Start: 2024-05-15 04:00
End: 2024-05-15 07:07
Duration: 3 hours
Error: Body Timeout Error
Duration: 3 hours
Error: all targets have failed, step: writer.run()
Type: full

fesch

@archw did you find a solution for this? We expiriencing this error on all of our backup jobs since two days.

Start: 2024-06-28 14:07
End: 2024-06-28 14:28
Duration: 21 minutes
Error: Body Timeout Error
Type: delta

archw

@fesch

In the words of Ronald Reagan "I don't recall the answer to that question"

If I remember correctly (subject to the after effects of many happy hours since 5-12-24), I ended up rebooting the host that had that VM. It has never done it since.

Arch

supportcphl

We realize this is an older issue, but we're experiencing something similar. Last week, I performed a rolling pool update, which involved rebooting all nodes and migrating VMs as part of the process.

Interestingly, the issue consistently affects the same VMs each time. These VMs have the necessary tools installed, and I can't pinpoint why only they are impacted.

We're encountering the same error across multiple pools. All pools use the same backup repositories, but out of approximately 100 VMs, only 3-4 are affected.

i know even more happy hours since the last post haha.

I could clone the VM etc but that seems a bit drastic.

archw

@supportcphl

Many, many happy hours have since transpired

I ended up wiping out the XO vm that was running the process and making a new one. That seems to have fixed it.

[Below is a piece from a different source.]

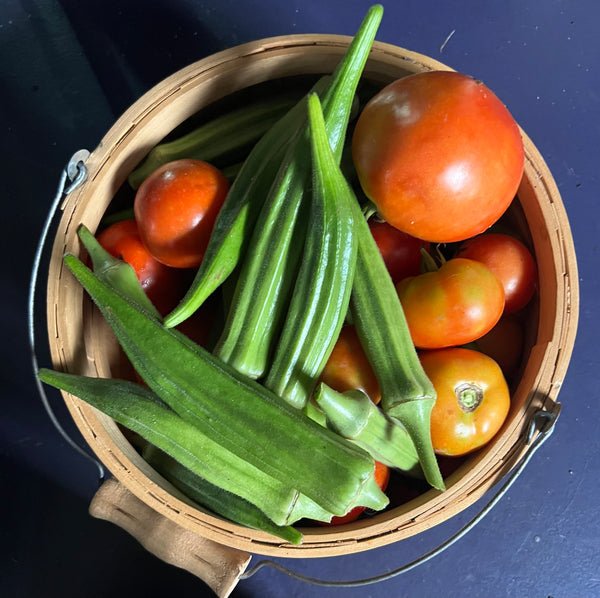 Vegetables per Pound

With all that said, I got one again last night with backing up the same VM that has caused an issue in the past. I just told the backup to restart so lets see what happens.

Bambos

@archw hello.

I had the same issue with xoa VM (vates build).
Body timeout error on backups.
I tried another VM XO from sources. Didn't fix the issue and some backups are also failing.
To my understanding is not XO issue.
Also this started when i upgrade the hosts from 8.2 to 8.3, im not sure if this is relevant or not, or is just a coincidence.
Also i have 2 hosts in the same pool. Backups are failing on both hosts.

Any updates from your side?? What is your suggestion on what i should try next?

DustinB

@Bambos try restarting your hosts.